Data records |
------------------------------------------------------------------------

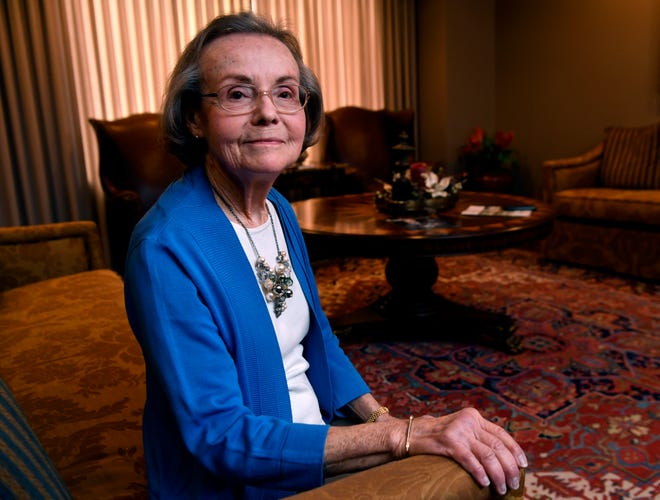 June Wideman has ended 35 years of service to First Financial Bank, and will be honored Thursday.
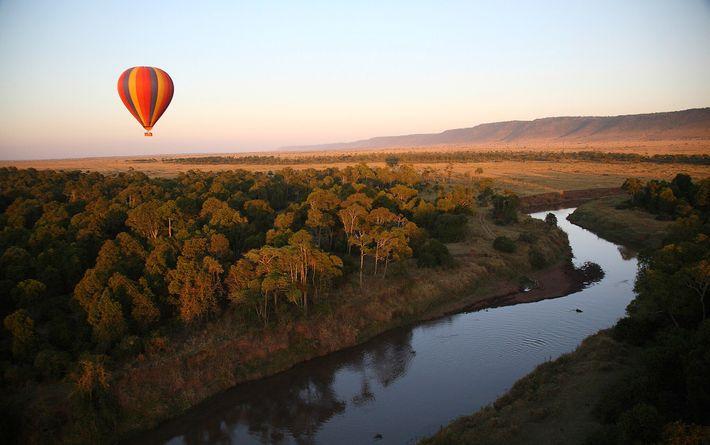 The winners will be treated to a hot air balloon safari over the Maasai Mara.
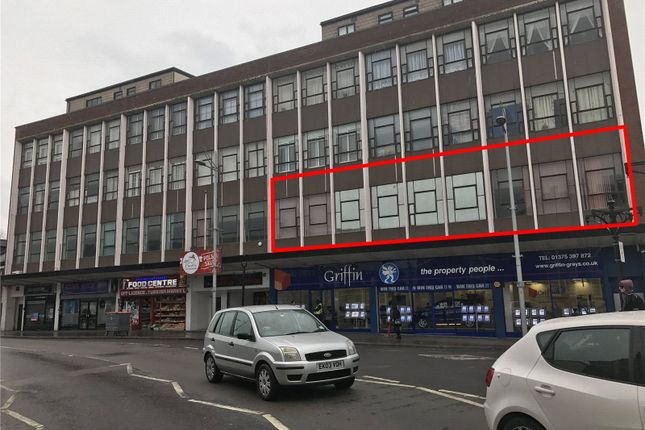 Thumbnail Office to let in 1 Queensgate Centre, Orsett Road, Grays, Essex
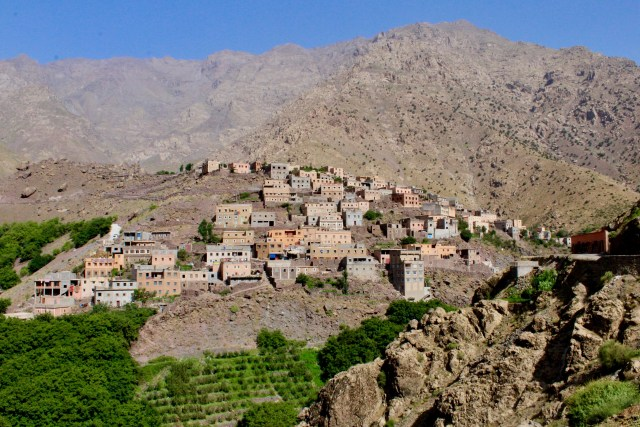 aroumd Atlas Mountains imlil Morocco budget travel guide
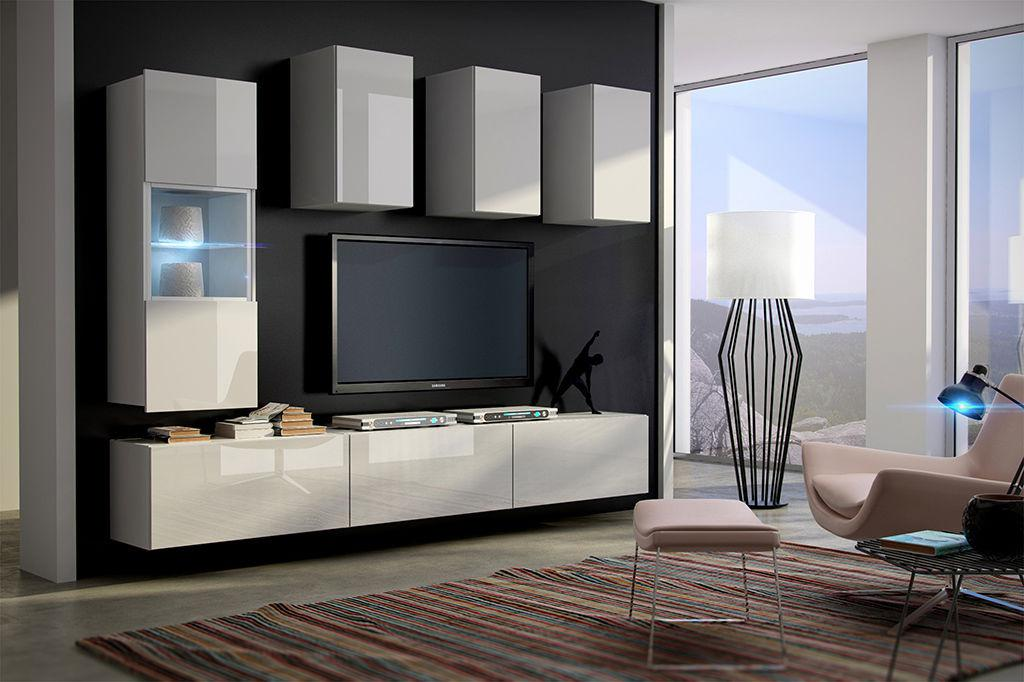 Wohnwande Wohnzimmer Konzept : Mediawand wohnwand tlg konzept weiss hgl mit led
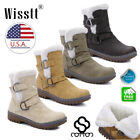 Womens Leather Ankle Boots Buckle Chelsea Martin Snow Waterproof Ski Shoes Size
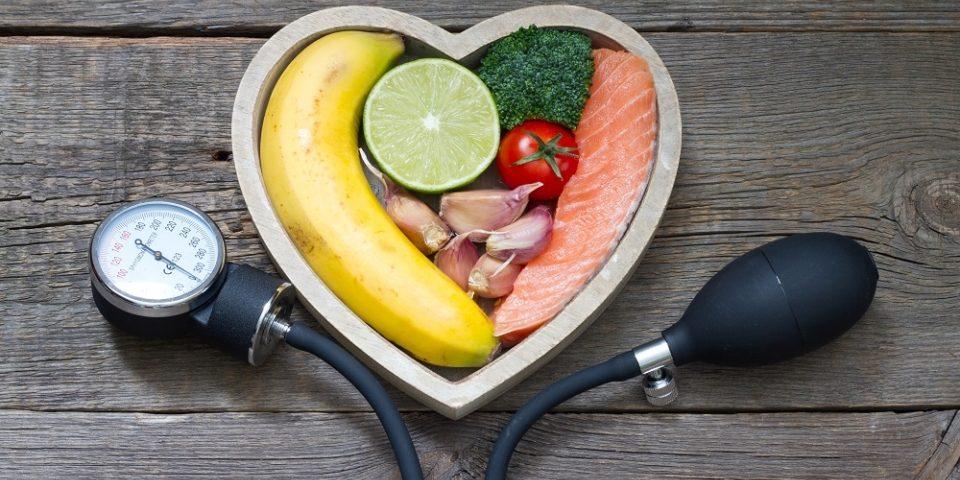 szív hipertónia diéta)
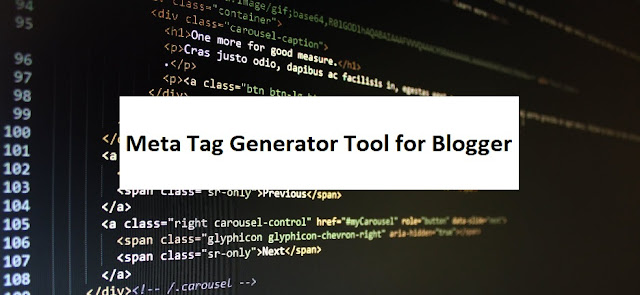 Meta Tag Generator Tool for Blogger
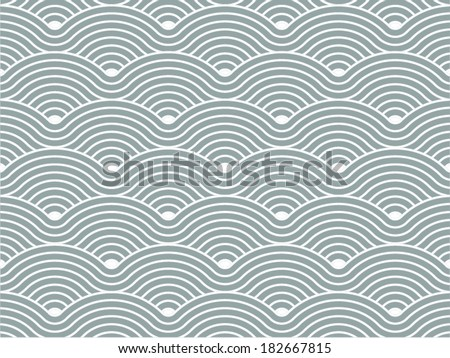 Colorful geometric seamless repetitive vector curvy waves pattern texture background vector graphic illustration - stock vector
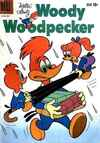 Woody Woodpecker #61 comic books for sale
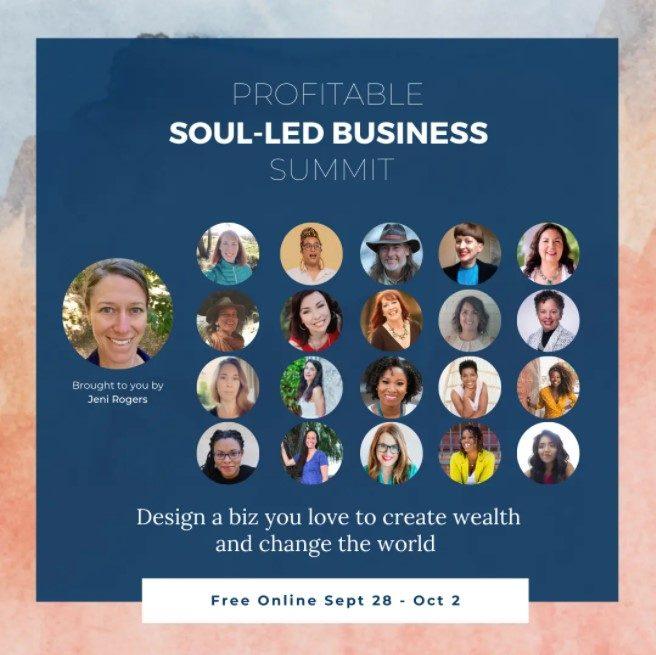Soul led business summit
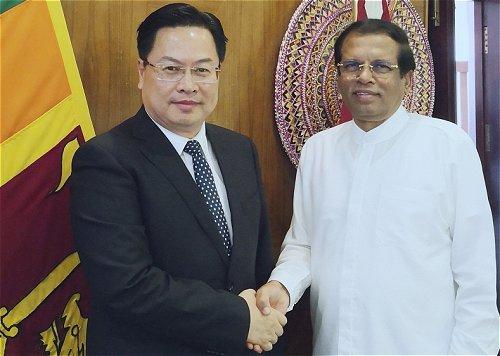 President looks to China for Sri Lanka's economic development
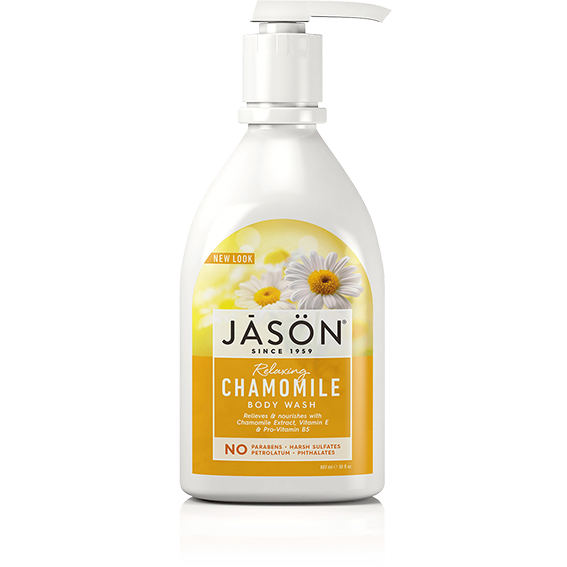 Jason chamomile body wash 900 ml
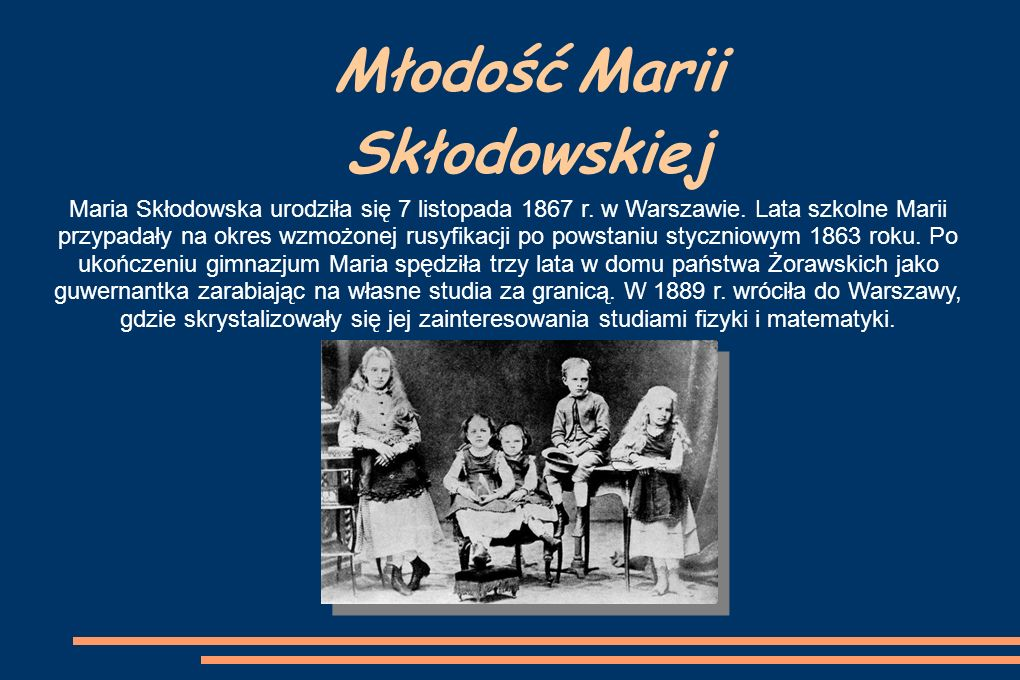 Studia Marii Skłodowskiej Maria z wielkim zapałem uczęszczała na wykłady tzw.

------------------------------------------------------------------------

The task | Leave out every picture, and write out exactly the lines from the one with "Meta Tag Generator Tool for Blogger" through the end of the records above, both ends included.

Response to the task |
 Meta Tag Generator Tool for Blogger
 Colorful geometric seamless repetitive vector curvy waves pattern texture background vector graphic illustration - stock vector
 Woody Woodpecker #61 comic books for sale
Soul led business summit
 President looks to China for Sri Lanka's economic development
 Jason chamomile body wash 900 ml
 Studia Marii Skłodowskiej Maria z wielkim zapałem uczęszczała na wykłady tzw.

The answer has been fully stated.